A look at the day ahead in European and global markets from
Ankur Banerjee
European chip and luxury stocks will be at the forefront of
investors' minds on Wednesday, and for all the wrong reasons,
after lacklustre earnings from the region's biggest tech firm
ASML and luxury bellwether LVMH dragged shares lower.
Chip stocks around the world sank after ASML
forecast weak 2025 sales and said that, while AI-related chips
are booming, other parts of the semiconductor market are not,
which the Dutch firm said is making many of its chipmaker
customers cautious.
ASML is the world's biggest manufacturer of chipmaking
equipment, with customers including AI chipmaker TSMC,
logic chipmakers Intel ( INTC ) and Samsung, and
memory chip specialists Micron and SK Hynix ( HXSCF ).
Little wonder, then, that its dour outlook triggered a
succession of chip stock sell-offs in Europe, the U.S. and Asia.
The European tech stocks index sank 6.5% on Tuesday, its
biggest one-day drop in four years.
Stocks on Wednesday may stabilise, but expect sentiment to
be weak through the day.
Investors will also watch for how luxury stocks
react after LVMH reported a decline in quarterly sales
for the first time since the pandemic, as consumer demand in
China weakened.

| Data for analysis |

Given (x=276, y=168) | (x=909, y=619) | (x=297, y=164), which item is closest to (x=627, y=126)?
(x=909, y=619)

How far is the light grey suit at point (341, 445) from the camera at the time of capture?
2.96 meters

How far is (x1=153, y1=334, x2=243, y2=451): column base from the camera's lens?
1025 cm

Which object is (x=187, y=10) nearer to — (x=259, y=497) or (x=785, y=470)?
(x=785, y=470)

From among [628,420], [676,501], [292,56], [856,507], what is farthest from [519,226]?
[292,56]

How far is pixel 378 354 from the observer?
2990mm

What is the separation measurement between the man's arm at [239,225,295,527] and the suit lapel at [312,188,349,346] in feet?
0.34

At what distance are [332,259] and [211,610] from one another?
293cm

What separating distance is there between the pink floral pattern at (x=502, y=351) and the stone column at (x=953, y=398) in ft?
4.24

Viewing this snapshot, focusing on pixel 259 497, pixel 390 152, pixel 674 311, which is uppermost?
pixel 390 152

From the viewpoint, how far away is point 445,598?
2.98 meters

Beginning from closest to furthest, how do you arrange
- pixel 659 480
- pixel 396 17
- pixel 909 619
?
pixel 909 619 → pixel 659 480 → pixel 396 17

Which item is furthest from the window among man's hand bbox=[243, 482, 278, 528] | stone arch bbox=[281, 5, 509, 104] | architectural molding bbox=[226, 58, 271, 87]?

--

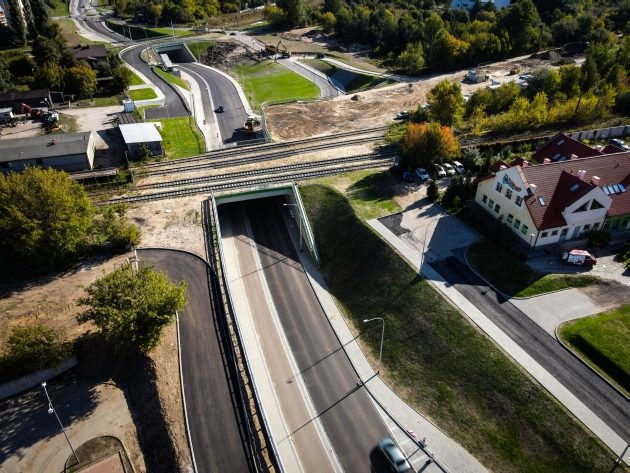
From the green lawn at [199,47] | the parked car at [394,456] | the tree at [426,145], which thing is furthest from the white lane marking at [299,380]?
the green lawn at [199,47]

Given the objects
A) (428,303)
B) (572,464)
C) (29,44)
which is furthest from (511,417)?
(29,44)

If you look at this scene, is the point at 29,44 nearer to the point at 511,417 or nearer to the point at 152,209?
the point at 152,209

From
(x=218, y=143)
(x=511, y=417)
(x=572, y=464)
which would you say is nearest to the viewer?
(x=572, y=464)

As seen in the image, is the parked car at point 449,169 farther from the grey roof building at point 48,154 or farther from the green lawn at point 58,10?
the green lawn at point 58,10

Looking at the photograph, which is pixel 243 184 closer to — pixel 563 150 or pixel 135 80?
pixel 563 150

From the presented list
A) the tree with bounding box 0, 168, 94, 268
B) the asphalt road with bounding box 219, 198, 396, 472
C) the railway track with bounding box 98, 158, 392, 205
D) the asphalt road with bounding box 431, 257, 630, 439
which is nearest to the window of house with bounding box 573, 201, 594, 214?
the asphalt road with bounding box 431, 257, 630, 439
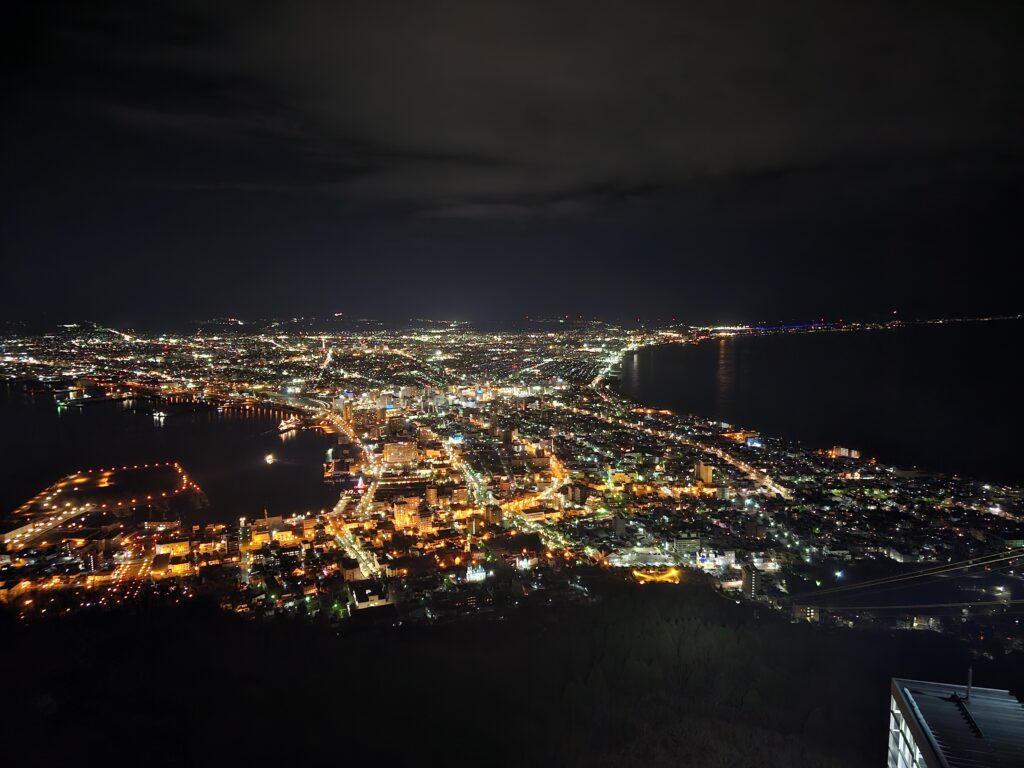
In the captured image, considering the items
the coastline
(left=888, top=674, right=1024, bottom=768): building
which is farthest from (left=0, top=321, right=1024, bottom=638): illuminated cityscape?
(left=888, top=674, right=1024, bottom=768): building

| Problem to work on |
Could you copy the market preview above word for word, from "Chip stocks around" through "customers cautious.", inclusive?

| The answer |
Chip stocks around the world sank after ASML
forecast weak 2025 sales and said that, while AI-related chips
are booming, other parts of the semiconductor market are not,
which the Dutch firm said is making many of its chipmaker
customers cautious.